Compensation from NIL will not impact student’s athletic scholarship eligibility, the report said.
The working group’s report largely reflects the principles shared with the NCAA by the Knight Commission on Intercollegiate Athletics earlier this month, which outlined the commission’s ideal model for rules around NIL.
“This is the start of a new era for college sports -- one that provides even greater opportunity to college athletes than ever before,” Amy Perko, CEO of the Knight Commission, said in a written statement. “Athletes will learn that with opportunity comes responsibility, bringing yet another important educational experience.”
However, the patchwork of state laws and proposed legislation that gives athletes NIL benefits and circumvents the NCAA rule-making process “remains an additional hurdle” for the guardrails that divisions are now tasked with creating, Perko said. Governor Gavin Newsom of California in September signed into law a bill permitting NIL benefits for college athletes in the state, which will take effect in 2023. A similar Colorado law signed by Governor Jared Polis on March 20 has the same timeline, USA Today reported. A concern about the California law previously expressed by NCAA and congressional leaders was that it does not provide any guardrails.
At least one member of Congress made clear that she was not impressed with the new guidelines.
"The report released today by the NCAA is a public relations document -- not a starting point to improve college sports," U.S. Representative Donna Shalala said in a written statement. "The NCAA has once again demonstrated its ineffectiveness in acting in the best interest of student-athletes. While revenues have skyrocketed, students have continued to lack health insurance, proper safety measures, and real academic assistance. The recommendations proposed by the Board of Governors appear to be more about protecting their bottom line rather than ensuring an equal playing field for college athletics."
Shalala, a Florida Democrat who has been president or chancellor of three different colleges, said the NCAA's actions will allow "unscrupulous agents and boosters" to take advantage of college athletes. She introduced legislation last December to create a congressional commission with a broad mandate to examine the NCAA, McClatchy reported.

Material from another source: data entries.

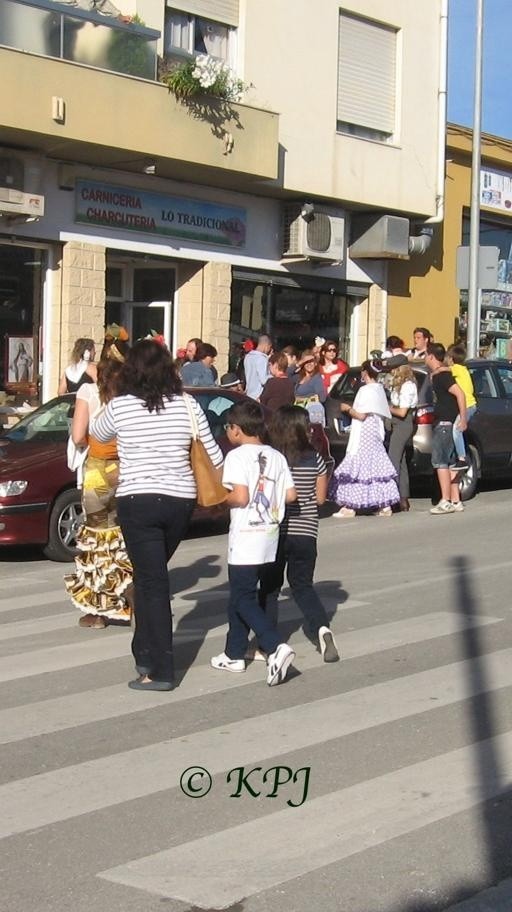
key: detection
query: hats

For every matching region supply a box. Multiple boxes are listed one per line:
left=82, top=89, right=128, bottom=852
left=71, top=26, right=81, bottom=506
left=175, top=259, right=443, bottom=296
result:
left=387, top=355, right=408, bottom=369
left=295, top=349, right=317, bottom=367
left=221, top=373, right=241, bottom=387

Drake emphasized in Wednesday's conference call that a single piece of legislation was needed to set guidelines for NIL benefits in cooperation with the NCAA, rather than individual state laws. NCAA leaders will also continue to work with Congress on “safe harbor” legislation to protect it against antitrust lawsuits related to the NIL rules, NCAA president Mark Emmert said.

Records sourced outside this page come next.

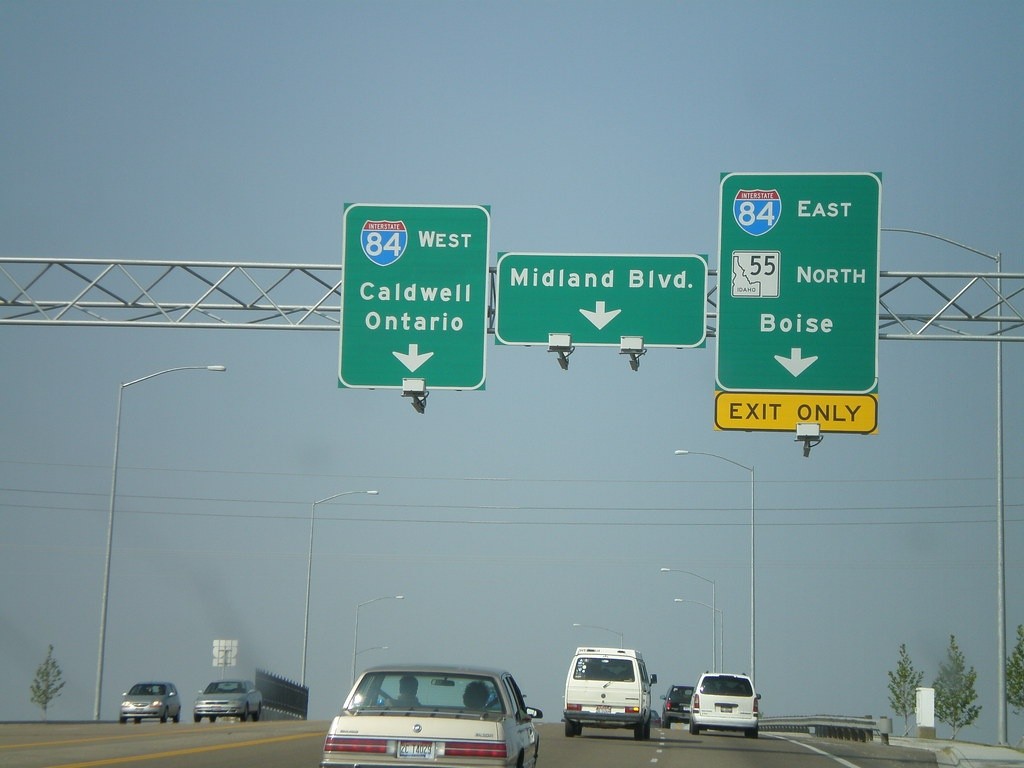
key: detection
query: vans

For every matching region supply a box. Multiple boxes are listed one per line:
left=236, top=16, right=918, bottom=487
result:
left=560, top=647, right=658, bottom=741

“The safe harbor is an effort to make sure when members change rules and policies to support student athletes, they can do so without running enormous legal risk,” Emmert said.

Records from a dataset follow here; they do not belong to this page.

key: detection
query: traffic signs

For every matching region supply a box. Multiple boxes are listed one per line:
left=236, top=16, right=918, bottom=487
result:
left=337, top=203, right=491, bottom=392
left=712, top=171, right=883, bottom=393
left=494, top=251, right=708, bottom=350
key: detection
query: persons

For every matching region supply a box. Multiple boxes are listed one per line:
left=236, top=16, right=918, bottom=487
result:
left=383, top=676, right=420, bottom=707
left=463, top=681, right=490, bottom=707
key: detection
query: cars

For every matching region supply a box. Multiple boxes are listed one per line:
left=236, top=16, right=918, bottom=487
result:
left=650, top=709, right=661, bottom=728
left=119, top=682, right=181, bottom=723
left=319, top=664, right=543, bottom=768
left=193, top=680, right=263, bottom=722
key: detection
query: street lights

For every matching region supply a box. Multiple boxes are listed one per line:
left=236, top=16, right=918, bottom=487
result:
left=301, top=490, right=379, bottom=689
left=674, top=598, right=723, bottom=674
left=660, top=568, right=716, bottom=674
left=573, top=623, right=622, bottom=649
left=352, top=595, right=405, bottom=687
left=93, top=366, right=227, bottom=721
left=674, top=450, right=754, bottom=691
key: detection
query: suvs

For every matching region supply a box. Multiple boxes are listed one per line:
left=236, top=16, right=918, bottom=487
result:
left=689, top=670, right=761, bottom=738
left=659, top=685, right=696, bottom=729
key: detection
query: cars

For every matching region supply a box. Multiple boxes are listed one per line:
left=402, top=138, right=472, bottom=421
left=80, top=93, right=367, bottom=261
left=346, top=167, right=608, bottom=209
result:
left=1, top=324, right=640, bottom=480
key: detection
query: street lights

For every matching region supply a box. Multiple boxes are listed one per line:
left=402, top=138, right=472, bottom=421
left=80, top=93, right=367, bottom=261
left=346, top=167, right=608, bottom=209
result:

Even though the NCAA’s rule changes would greatly expand NIL rights, any guardrails that prevent the compensation of athletes from some sources make it vulnerable to antitrust law violations, said Audrey Anderson, a lawyer who specializes in athletics department issues and is litigation counsel for the law firm Bass, Berry & Sims.
“Whenever the colleges are agreeing among themselves how athletes will not get paid, they can come under antitrust law,” said Anderson, who is former general counsel for Vanderbilt University.
Anderson said she could see the public taking particular issue with bans on athletes using the trademarked logos of their universities.
“You splash the picture of your star quarterback all over town, but when the star quarterback starts to make money off of that, he can’t use your logo at all,” Anderson said. “I think some people will find that to be unfair … It’ll be interesting to see what the states do, if anything, in reaction to this.”